Reasonable suspicion: search
Reasonable suspicion is essentially what gives a police officer the legal right to perform a search. It means that they have a tangible reason to be suspicious that you may have committed a crime.
While an officer can use reasonable suspicion to search, like a stop and frisk, this does not mean that they can stop anyone on any degree of suspicion. It must, obviously, be reasonable. This means that if you are stopped by an officer, you and your attorney can question whether there were specific reasons that contributed to an officer’s belief that there was a crime committed. Officers must be able to give the reasons for their actions.
Probable cause: arrest, search, warrant
Probable cause is like reasonable suspicion but applies to a wider range of actions that law enforcement may take. If an officer has reasonable cause to believe that you have likely committed a crime or that evidence is available, they must be able to cite cause in an arrest, in getting a warrant or even in a warrantless search and seizure.
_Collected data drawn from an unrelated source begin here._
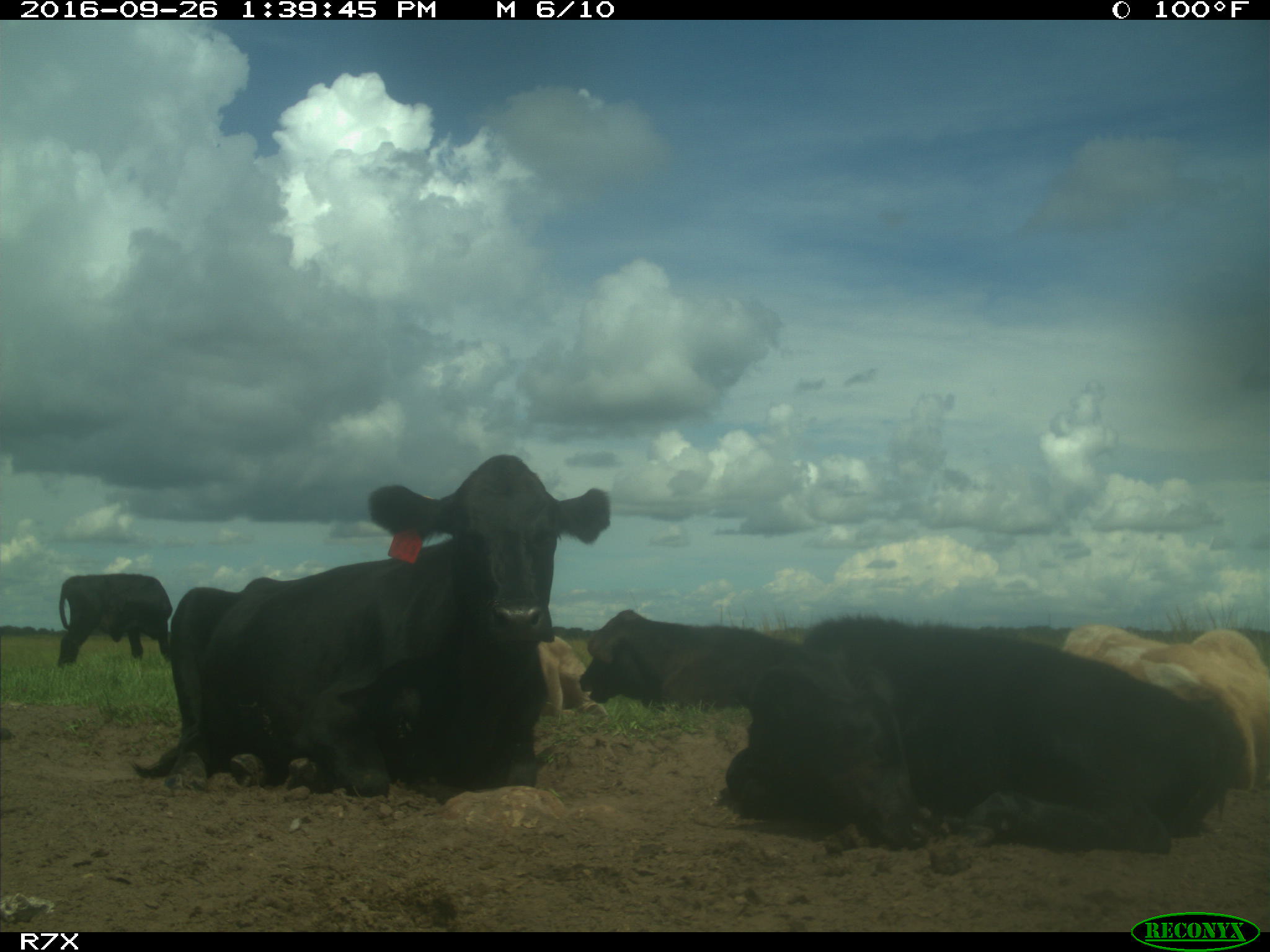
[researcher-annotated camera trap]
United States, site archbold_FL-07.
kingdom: Animalia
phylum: Chordata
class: Mammalia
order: Artiodactyla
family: Bovidae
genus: Bos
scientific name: Bos taurus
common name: domestic cow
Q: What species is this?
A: Bos taurus (domestic cow).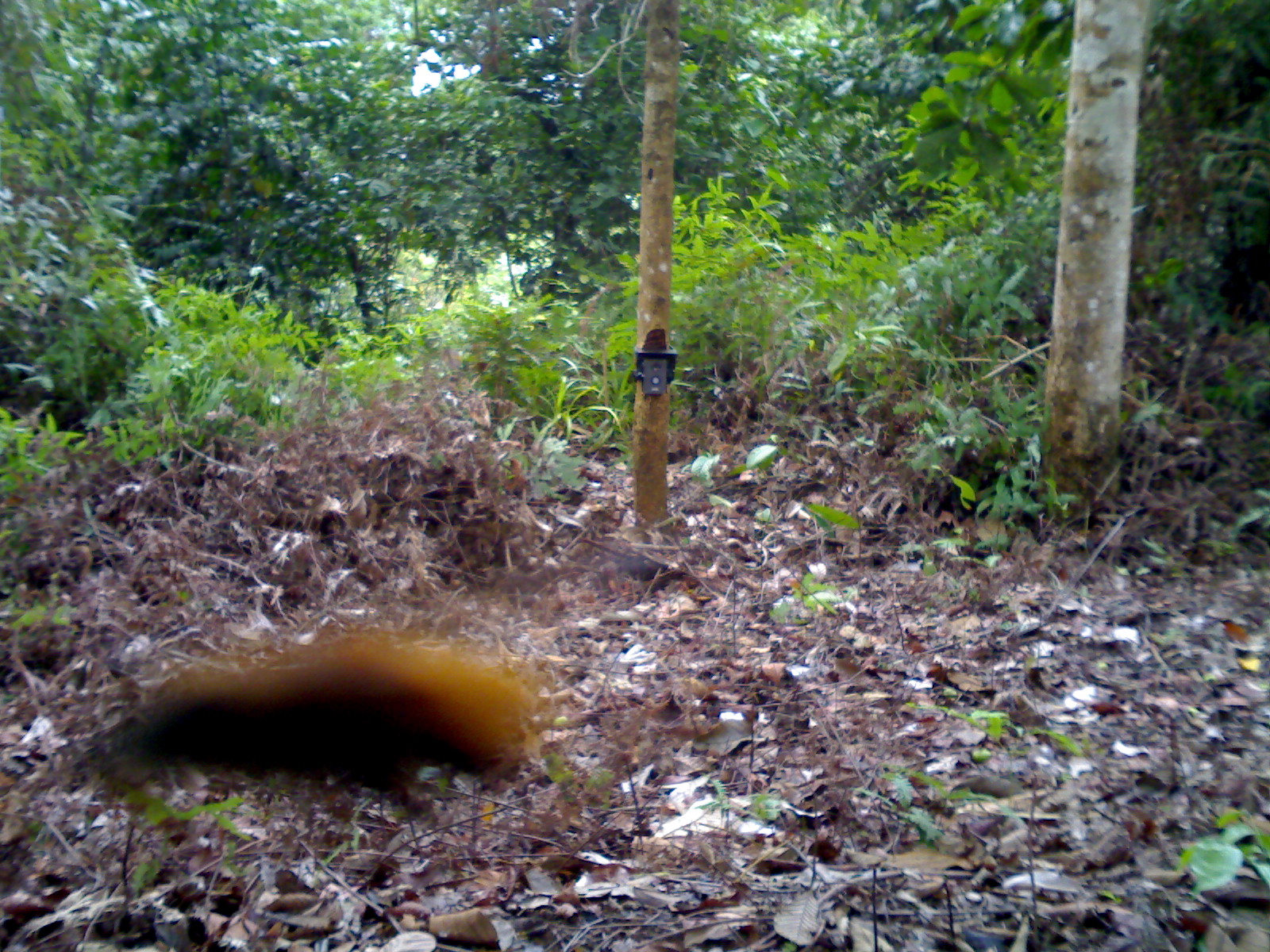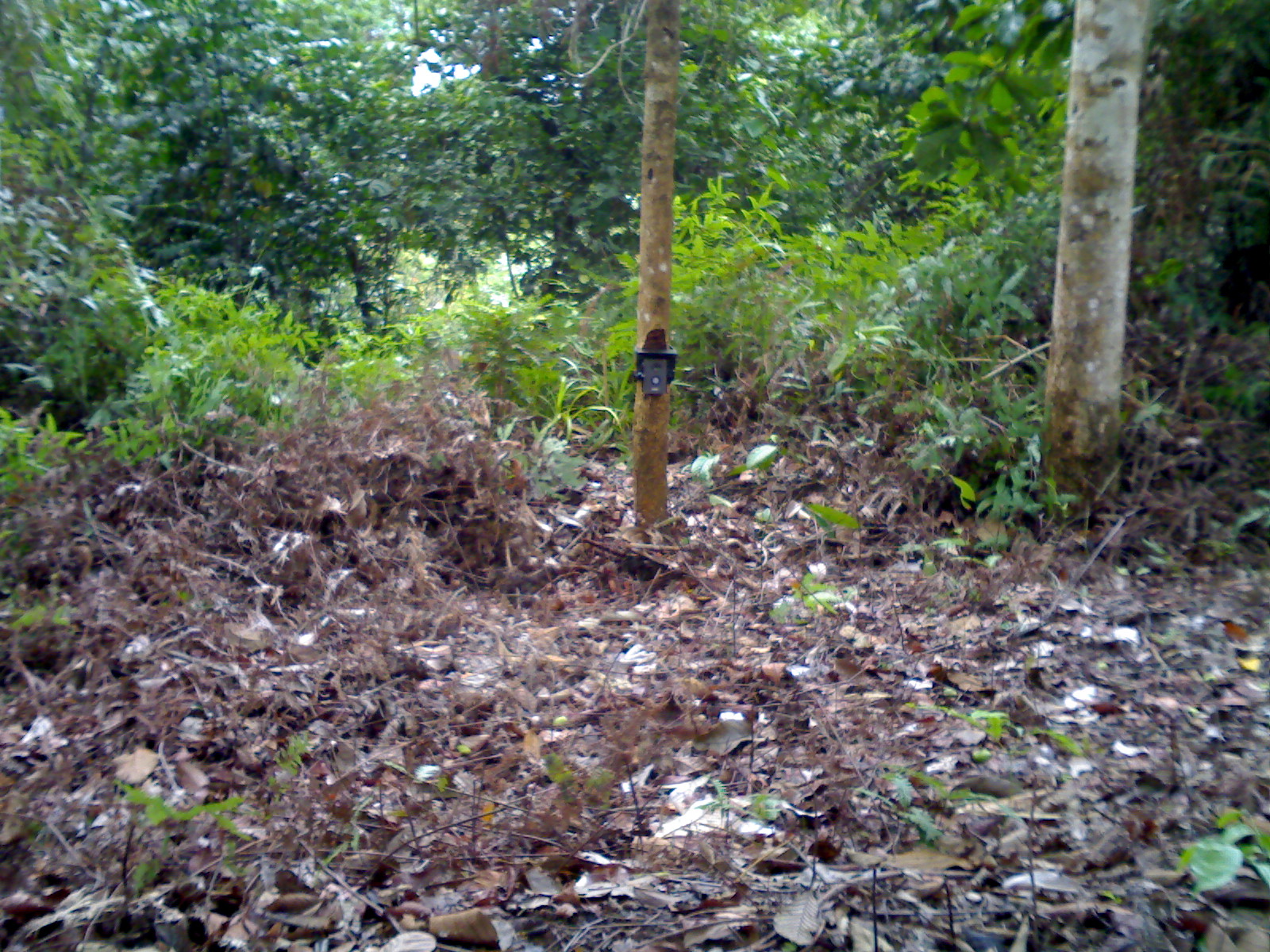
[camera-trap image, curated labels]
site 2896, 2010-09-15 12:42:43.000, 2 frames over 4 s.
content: unidentified animal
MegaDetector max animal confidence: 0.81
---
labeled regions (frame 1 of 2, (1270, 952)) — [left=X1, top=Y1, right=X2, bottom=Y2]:
unidentifiable: [left=139, top=642, right=530, bottom=795]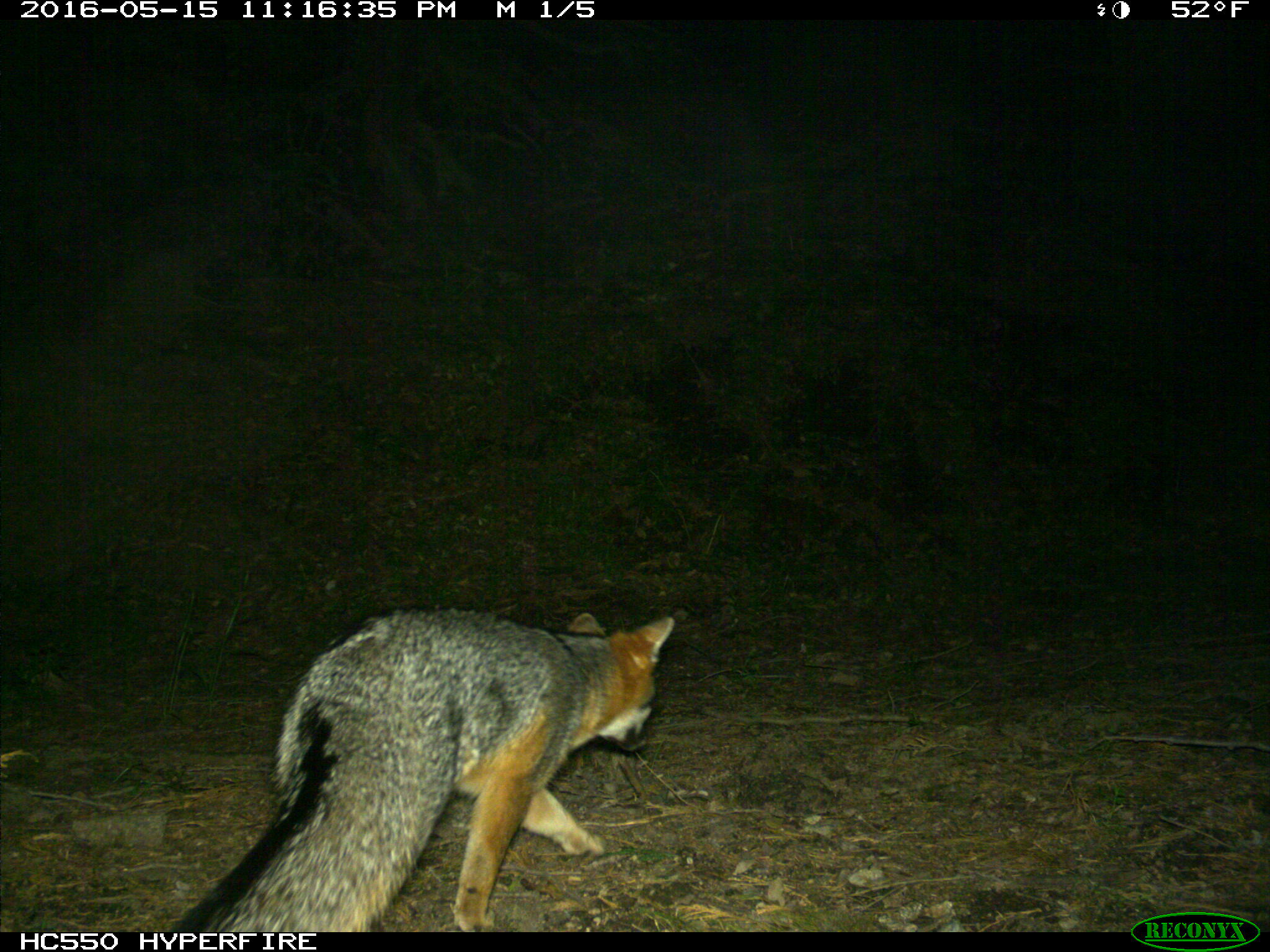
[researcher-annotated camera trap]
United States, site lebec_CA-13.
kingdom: Animalia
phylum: Chordata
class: Mammalia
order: Carnivora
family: Canidae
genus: Urocyon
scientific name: Urocyon cinereoargenteus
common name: gray fox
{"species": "Urocyon cinereoargenteus (gray fox)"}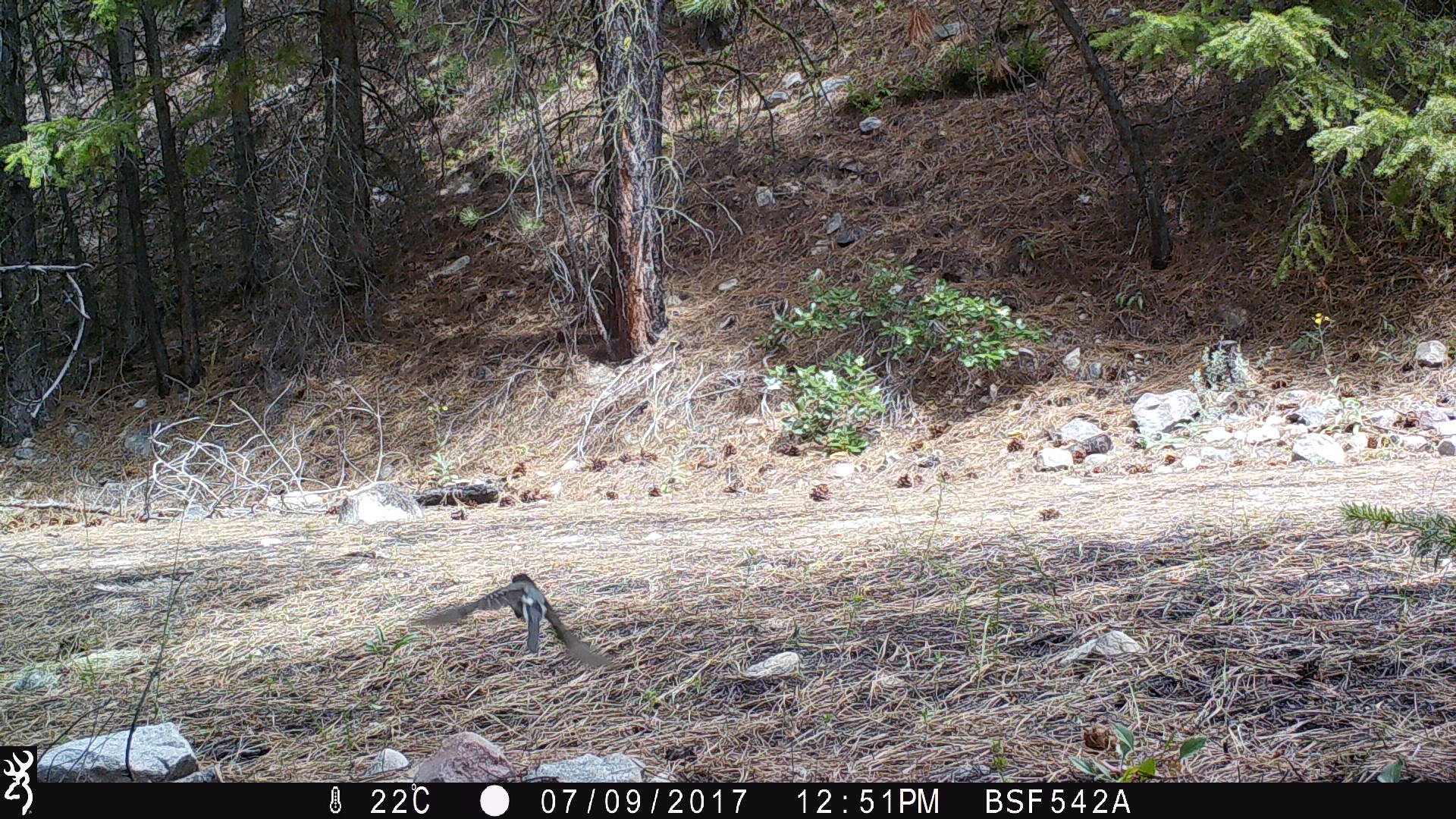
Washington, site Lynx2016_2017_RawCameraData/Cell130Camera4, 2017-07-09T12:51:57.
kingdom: Animalia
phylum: Chordata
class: Aves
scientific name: Aves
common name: birds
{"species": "Aves (birds)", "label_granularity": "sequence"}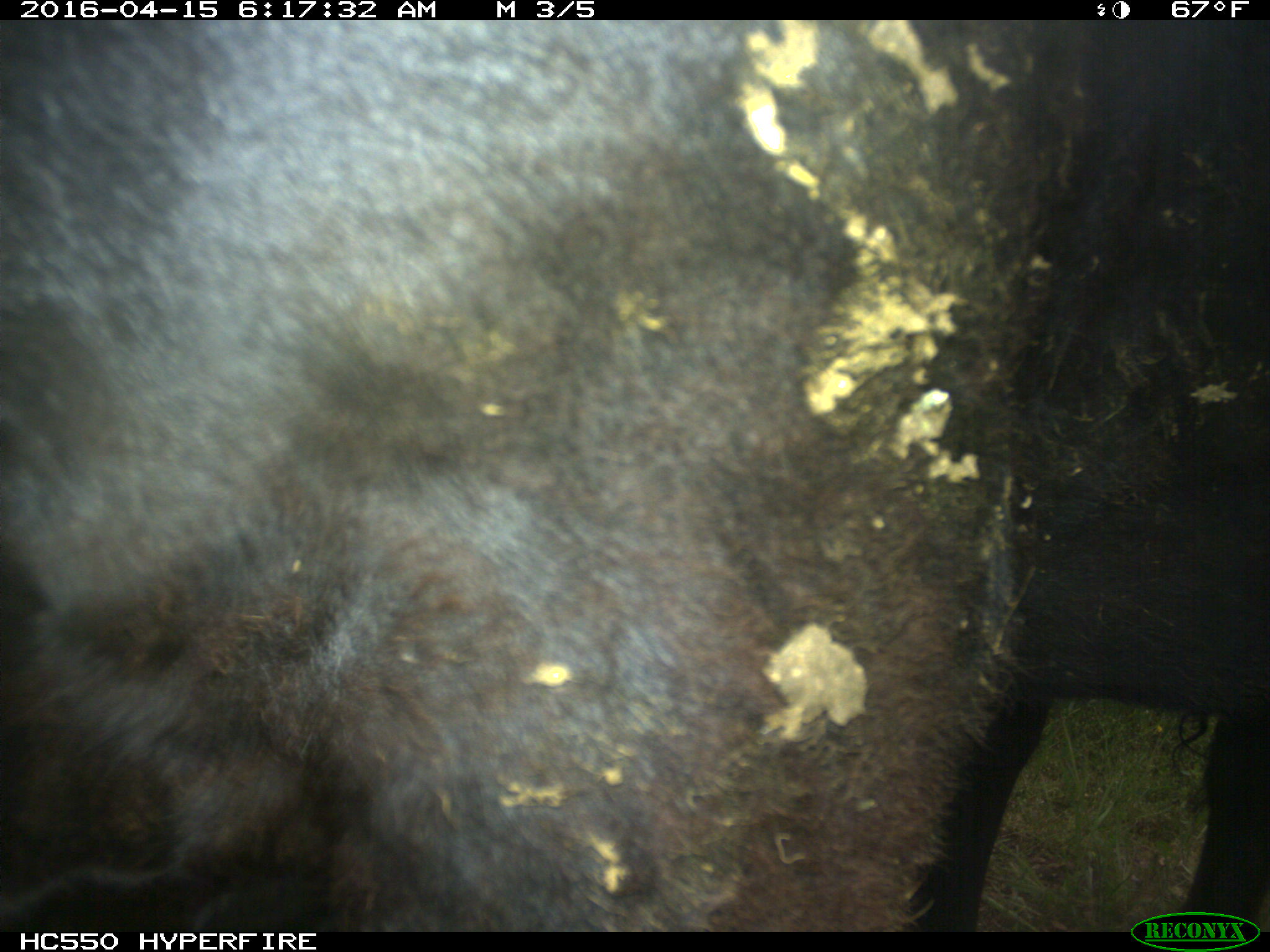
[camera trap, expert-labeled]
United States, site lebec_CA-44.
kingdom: Animalia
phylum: Chordata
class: Mammalia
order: Artiodactyla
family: Bovidae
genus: Bos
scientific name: Bos taurus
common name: domestic cow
It is important to understand that law enforcement cannot arrest you without probable cause based on everything they know at the time of the arrest, or the “totality of the circumstances.” If you are arrested, but there is not probable cause, you and your attorney may be able to prove the arrest invalid.
Both reasonable suspicion and probable cause are meant to protect you as a civilian. Law enforcement must follow these standards before action. If you believe they did not follow them, your rights may have been violated.